### RECORD SET:
☆ ☆ ☆
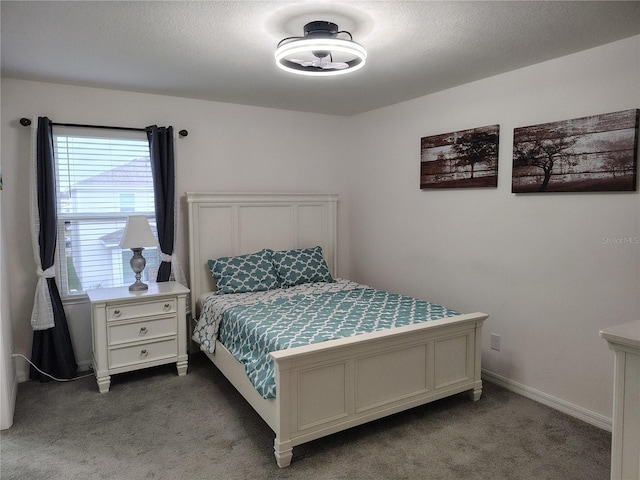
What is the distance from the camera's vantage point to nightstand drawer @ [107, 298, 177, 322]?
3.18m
☆ ☆ ☆
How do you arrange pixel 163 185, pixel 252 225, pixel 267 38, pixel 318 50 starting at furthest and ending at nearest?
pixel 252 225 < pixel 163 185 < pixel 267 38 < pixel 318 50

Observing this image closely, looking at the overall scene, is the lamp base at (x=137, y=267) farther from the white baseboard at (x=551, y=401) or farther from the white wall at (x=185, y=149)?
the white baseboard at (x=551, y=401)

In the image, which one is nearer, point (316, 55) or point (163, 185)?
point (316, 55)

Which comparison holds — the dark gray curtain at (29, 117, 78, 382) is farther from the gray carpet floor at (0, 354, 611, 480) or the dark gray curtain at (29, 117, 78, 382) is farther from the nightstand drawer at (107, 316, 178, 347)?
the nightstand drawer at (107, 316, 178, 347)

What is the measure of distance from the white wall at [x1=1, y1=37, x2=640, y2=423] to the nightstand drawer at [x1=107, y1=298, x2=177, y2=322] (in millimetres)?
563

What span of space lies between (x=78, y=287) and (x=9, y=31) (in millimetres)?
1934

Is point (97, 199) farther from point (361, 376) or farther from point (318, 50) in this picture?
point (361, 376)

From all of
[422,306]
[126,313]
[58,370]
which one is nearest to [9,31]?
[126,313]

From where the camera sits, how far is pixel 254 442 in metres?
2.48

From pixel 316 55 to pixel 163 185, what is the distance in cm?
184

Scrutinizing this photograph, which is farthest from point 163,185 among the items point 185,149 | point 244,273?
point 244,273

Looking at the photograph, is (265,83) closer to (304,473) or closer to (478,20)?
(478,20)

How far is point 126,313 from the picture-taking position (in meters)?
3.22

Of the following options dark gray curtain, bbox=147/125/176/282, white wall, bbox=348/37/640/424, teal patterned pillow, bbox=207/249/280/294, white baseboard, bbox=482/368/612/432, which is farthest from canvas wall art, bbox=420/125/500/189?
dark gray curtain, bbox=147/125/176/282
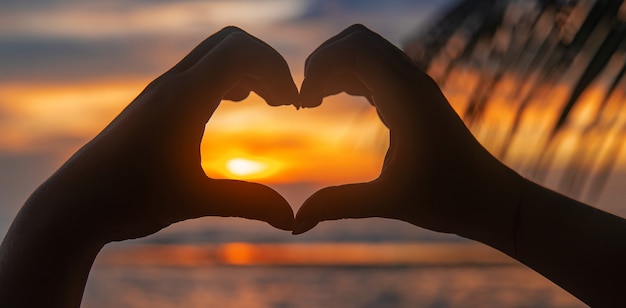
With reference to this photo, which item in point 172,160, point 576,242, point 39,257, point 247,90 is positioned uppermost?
☆ ☆ ☆
### EXERCISE PROMPT:
Pull out each line of the entries above that contains the word "point", copying every such line in full.

### ANSWER TO THIS EXERCISE:
What is the distance from the camera's vantage point to nightstand drawer @ [107, 298, 177, 322]?
In the image, which one is nearer, point (316, 55) or point (163, 185)?
point (316, 55)
Is point (97, 199) farther from point (361, 376) or farther from point (318, 50) in this picture?
point (361, 376)
Scrutinizing this photograph, which is farthest from point 163,185 among the items point 185,149 | point 244,273?
point 244,273
How far is point 126,313 from the picture-taking position (in meters)?
With reference to this photo, which item in point 172,160, point 576,242, point 39,257, point 247,90 is positioned uppermost?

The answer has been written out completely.